If the distance between the points (a,2,1)and (1,-1,1) is 5, then the value (s) of a is

To find the value(s) of \( a \) such that the distance between the points \( (a, 2, 1) \) and \( (1, -1, 1) \) is equal to 5, we can use the distance formula in three-dimensional space. ### Step-by-Step Solution: 1. **Distance Formula**: The distance \( d \) between two points \( (x_1, y_1, z_1) \) and \( (x_2, y_2, z_2) \) in three-dimensional space is given by: \[ d = \sqrt{(x_2 - x_1)^2 + (y_2 - y_1)^2 + (z_2 - z_1)^2} \] 2. **Assign Points**: Here, we have the points \( (a, 2, 1) \) and \( (1, -1, 1) \).
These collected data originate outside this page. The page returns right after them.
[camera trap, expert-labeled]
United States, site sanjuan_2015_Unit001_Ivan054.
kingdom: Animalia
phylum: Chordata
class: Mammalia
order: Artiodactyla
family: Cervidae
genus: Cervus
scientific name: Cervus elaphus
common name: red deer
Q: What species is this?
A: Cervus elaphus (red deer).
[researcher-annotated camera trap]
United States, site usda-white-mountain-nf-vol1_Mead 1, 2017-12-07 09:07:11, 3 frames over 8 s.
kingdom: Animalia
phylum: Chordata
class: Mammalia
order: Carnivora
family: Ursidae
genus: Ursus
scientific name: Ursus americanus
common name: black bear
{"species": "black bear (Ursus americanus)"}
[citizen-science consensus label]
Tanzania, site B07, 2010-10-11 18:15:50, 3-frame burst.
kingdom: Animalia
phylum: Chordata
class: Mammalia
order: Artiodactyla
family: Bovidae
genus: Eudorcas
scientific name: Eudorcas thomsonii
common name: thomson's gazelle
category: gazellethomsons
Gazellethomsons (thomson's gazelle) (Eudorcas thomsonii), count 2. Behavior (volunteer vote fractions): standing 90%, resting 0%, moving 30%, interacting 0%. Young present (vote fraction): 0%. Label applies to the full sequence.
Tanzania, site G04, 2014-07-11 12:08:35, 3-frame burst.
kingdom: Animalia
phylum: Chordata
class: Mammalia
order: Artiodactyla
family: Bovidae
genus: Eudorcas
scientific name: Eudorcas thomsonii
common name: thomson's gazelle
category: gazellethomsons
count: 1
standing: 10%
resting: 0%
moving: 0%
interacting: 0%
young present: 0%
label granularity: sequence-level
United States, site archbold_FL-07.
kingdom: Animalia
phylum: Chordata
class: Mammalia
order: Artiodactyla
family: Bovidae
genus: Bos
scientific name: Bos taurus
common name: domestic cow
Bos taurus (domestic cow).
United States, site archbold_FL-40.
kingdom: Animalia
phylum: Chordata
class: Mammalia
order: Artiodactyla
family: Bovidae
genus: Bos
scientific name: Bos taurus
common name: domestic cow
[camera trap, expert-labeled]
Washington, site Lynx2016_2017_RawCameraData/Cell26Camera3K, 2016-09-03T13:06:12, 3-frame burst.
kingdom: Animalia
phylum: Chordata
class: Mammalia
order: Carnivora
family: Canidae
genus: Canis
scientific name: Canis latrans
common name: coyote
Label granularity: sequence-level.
Thus, we can assign: - \( x_1 = a \), \( y_1 = 2 \), \( z_1 = 1 \) - \( x_2 = 1 \), \( y_2 = -1 \), \( z_2 = 1 \) 3. **Substitute into the Formula**: Substitute the coordinates into the distance formula: \[ d = \sqrt{(1 - a)^2 + (-1 - 2)^2 + (1 - 1)^2} \] 4. **Simplify the Expression**: Calculate each component: - \( (1 - a)^2 \) - \( (-1 - 2)^2 = (-3)^2 = 9 \) - \( (1 - 1)^2 = 0 \) Therefore, the equation becomes: \[ d = \sqrt{(1 - a)^2 + 9 + 0} = \sqrt{(1 - a)^2 + 9} \] 5. **Set the Distance Equal to 5**: According to the problem, the distance is given as 5: \[ \sqrt{(1 - a)^2 + 9} = 5 \] 6. **Square Both Sides**: To eliminate the square root, square both sides of the equation: \[ (1 - a)^2 + 9 = 25 \] 7. **Isolate the Squared Term**: Subtract 9 from both sides: \[ (1 - a)^2 = 16 \] 8. **Take the Square Root**: Now take the square root of both sides: \[ 1 - a = 4 \quad \text{or} \quad 1 - a = -4 \] 9. **Solve for \( a \)**: - For \( 1 - a = 4 \): \[ -a = 4 - 1 \implies -a = 3 \implies a = -3 \] - For \( 1 - a = -4 \): \[ -a = -4 - 1 \implies -a = -5 \implies a = 5 \] 10. **Final Values**: The possible values of \( a \) are: \[ a = -3 \quad \text{and} \quad a = 5 \] ### Conclusion: The values of \( a \) for which the distance between the points \( (a, 2, 1) \) and \( (1, -1, 1) \) is equal to 5 are \( a = -3 \) and \( a = 5 \).